> QUOTED PASSAGE:
--- START ---

Especially since I thought of trying it out and followed Fuchsia
instructions[0] only to run into exactly same problem building it that others
have reported >3 months back[1].

Also, instructions to download and install jiri with curl under Fuchsia docs
don't work either[2] and curl returns '404 not found' instead. Got around this
using instructions here [3] only to fail soon after as per above.

[0]
[https://fuchsia.googlesource.com/docs/+/a40928d45b43dbf72d5e...](https://fuchsia.googlesource.com/docs/+/a40928d45b43dbf72d5e67244308fd552597849c/getting_started.md)
[1]
[https://www.reddit.com/r/Fuchsia/comments/a56rg7/issues_when...](https://www.reddit.com/r/Fuchsia/comments/a56rg7/issues_when_update_the_fuchsia_code/)
[2]
[https://fuchsia.googlesource.com/docs/+/a40928d45b43dbf72d5e...](https://fuchsia.googlesource.com/docs/+/a40928d45b43dbf72d5e67244308fd552597849c/getting_source.md)

--- END ---

> DATA RECORDS:
--- START ---

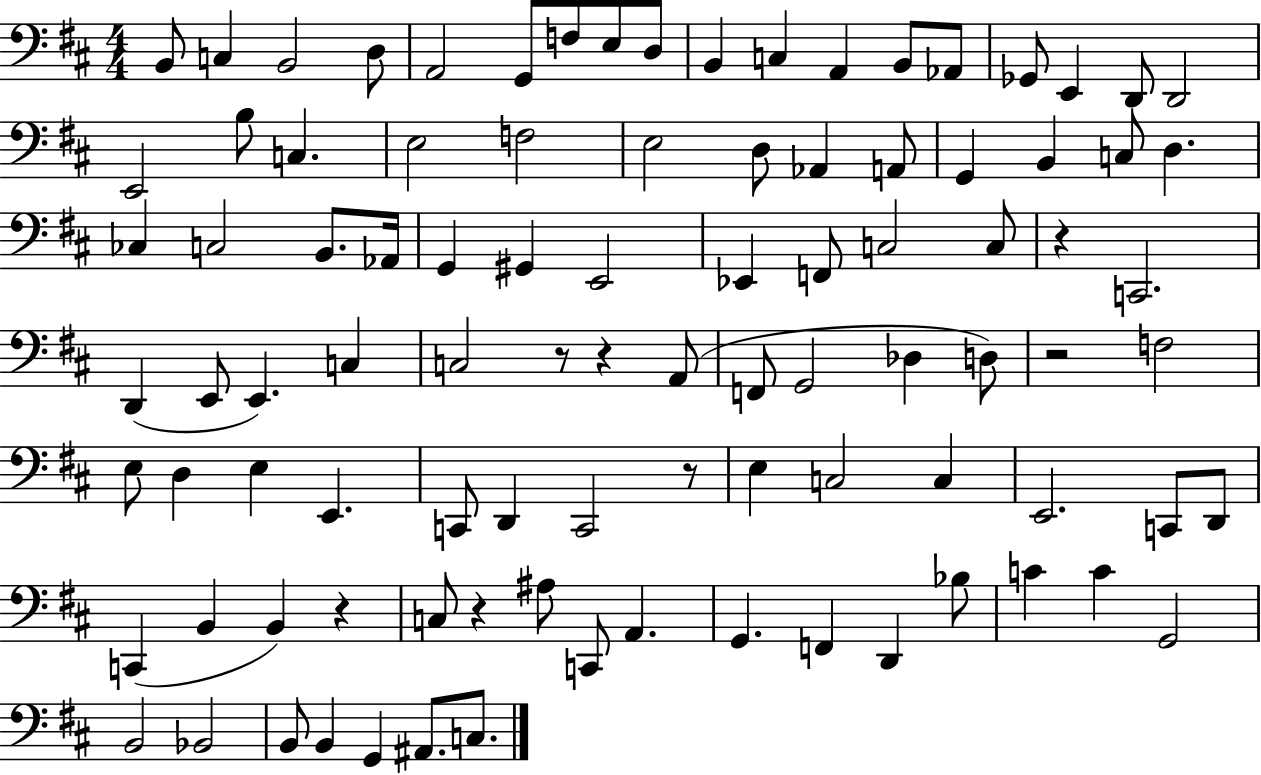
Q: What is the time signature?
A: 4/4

--- END ---
--- START ---

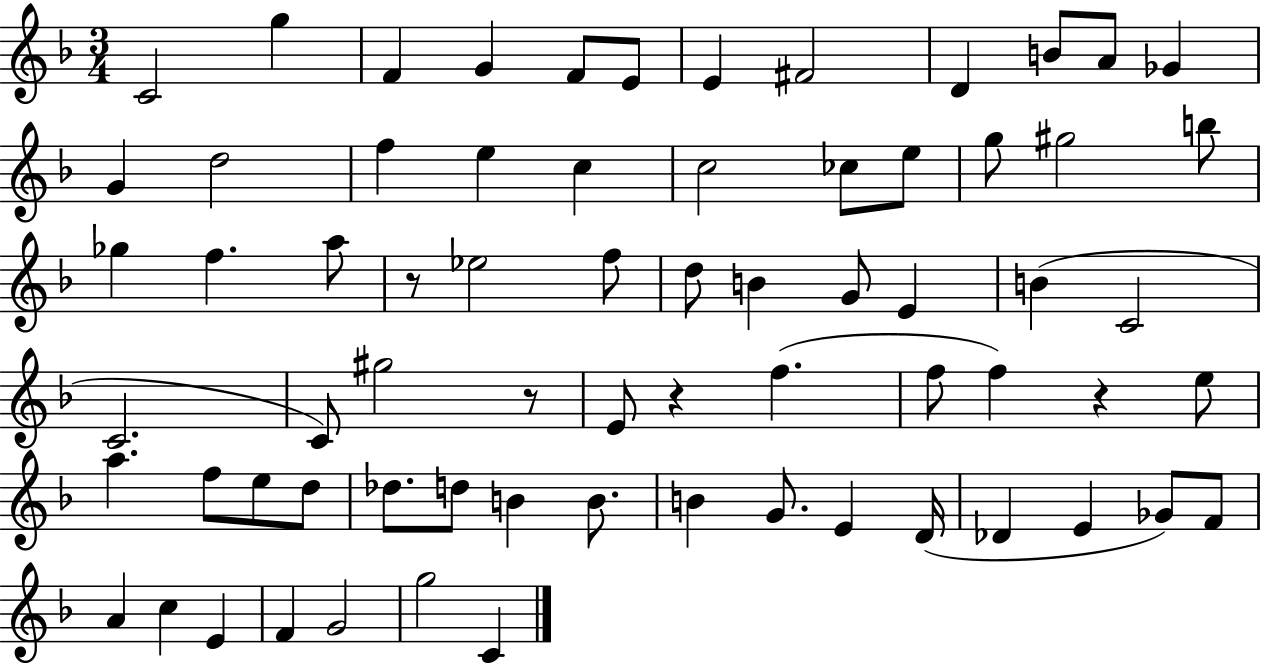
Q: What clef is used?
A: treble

--- END ---

> WHAT IS REQUIRED:
Do these statements agree with the Fuchsia build comment? For each, answer yes or no and quote the deciding words of the comment. 1. The build problem the writer hit had already been reported by others more than three months earlier. 2. Downloading jiri with curl as the Fuchsia docs instruct produced a "404 not found" response. 3. Following the instructions at [3] let the writer complete the build.

> PROBLEM SOLUTION:
1. Yes: "only to run into exactly same problem building it that others have reported >3 months back"
2. Yes: "curl returns '404 not found' instead"
3. No: "only to fail soon after as per above"